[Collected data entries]

# # # # #

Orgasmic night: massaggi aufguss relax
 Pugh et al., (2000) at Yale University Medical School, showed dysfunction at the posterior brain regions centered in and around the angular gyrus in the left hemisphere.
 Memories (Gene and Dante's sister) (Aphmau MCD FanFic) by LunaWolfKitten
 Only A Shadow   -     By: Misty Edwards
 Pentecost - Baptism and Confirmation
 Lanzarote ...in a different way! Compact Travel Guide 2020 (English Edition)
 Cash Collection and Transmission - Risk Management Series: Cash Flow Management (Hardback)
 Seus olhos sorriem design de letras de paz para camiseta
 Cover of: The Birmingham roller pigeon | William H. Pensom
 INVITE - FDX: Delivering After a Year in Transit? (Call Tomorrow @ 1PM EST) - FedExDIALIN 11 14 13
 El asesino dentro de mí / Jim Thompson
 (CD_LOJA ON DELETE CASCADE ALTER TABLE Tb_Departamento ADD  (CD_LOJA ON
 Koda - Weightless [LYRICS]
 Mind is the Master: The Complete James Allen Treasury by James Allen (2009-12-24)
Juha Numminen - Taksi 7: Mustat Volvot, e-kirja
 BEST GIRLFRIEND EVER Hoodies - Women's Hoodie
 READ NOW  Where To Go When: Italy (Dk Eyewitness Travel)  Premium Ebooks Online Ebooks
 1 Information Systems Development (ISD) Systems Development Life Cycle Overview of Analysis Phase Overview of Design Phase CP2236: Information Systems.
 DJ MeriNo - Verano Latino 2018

# # # # #

*Your assignment:*
Copy exactly. The range runs from the line containing "Mind is the" through the last line of the data.

*Answer for the task:*
 Mind is the Master: The Complete James Allen Treasury by James Allen (2009-12-24)
Juha Numminen - Taksi 7: Mustat Volvot, e-kirja
 BEST GIRLFRIEND EVER Hoodies - Women's Hoodie
 READ NOW  Where To Go When: Italy (Dk Eyewitness Travel)  Premium Ebooks Online Ebooks
 1 Information Systems Development (ISD) Systems Development Life Cycle Overview of Analysis Phase Overview of Design Phase CP2236: Information Systems.
 DJ MeriNo - Verano Latino 2018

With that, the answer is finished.